[Dataset entries]
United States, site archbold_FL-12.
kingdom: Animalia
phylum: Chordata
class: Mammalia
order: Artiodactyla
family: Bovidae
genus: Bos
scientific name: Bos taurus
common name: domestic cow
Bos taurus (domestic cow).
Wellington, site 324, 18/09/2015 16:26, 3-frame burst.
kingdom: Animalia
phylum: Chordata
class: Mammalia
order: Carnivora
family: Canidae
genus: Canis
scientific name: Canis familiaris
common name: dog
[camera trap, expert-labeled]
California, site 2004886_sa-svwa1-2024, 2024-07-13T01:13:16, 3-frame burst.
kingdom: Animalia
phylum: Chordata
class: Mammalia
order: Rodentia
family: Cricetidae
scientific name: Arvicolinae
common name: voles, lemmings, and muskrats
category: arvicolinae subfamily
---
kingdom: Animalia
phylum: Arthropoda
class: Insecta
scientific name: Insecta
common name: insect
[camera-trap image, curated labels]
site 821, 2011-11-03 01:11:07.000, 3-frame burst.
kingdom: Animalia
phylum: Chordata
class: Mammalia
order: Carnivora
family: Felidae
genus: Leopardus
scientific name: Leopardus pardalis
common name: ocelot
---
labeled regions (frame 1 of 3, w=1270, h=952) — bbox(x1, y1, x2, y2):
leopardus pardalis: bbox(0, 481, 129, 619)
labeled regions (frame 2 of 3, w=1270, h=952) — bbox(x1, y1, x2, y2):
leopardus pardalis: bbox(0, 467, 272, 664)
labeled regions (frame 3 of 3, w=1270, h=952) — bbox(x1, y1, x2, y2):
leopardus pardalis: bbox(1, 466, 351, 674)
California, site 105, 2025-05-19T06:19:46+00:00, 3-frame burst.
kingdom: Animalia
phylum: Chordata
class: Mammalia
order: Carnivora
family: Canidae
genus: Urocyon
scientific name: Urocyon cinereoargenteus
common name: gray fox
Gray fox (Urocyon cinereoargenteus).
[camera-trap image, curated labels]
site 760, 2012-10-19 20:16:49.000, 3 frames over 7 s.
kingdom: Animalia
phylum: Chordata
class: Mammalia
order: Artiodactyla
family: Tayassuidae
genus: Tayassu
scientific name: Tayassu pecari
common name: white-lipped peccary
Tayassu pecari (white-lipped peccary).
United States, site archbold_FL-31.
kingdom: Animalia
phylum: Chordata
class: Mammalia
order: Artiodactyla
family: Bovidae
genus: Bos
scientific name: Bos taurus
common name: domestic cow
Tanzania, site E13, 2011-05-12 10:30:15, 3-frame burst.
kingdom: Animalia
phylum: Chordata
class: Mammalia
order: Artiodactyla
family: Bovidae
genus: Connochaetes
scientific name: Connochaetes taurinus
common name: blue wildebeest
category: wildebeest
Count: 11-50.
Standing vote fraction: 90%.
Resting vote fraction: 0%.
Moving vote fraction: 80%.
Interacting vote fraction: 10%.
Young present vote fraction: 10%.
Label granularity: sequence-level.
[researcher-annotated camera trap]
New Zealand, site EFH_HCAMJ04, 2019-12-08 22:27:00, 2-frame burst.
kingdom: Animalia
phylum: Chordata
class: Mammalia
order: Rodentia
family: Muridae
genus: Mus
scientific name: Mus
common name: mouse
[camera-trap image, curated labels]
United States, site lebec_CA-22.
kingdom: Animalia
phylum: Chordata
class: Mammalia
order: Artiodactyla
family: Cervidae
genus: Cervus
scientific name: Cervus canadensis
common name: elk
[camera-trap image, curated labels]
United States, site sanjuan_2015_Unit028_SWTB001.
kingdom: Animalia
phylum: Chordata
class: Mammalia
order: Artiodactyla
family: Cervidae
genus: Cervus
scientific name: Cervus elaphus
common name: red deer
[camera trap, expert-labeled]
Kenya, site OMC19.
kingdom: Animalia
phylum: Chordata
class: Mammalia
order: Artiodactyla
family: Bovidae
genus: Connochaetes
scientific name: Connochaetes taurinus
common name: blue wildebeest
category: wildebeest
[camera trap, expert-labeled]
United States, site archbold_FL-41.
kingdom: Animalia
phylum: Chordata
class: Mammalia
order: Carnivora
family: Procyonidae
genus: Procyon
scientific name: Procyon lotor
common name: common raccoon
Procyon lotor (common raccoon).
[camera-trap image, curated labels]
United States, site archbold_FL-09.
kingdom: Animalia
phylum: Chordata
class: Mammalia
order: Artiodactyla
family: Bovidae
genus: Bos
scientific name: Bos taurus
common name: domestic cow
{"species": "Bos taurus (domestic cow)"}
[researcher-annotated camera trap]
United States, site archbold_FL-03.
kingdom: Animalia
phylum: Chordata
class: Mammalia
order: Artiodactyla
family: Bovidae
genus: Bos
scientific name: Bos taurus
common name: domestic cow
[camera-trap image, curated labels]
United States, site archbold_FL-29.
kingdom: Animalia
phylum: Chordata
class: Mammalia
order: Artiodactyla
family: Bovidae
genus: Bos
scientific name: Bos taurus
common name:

ASSIGNED TASK: Line count for the word "Cervus": tally the lines of the records above that hold it and give only that figure.

WRITTEN ANSWER: 4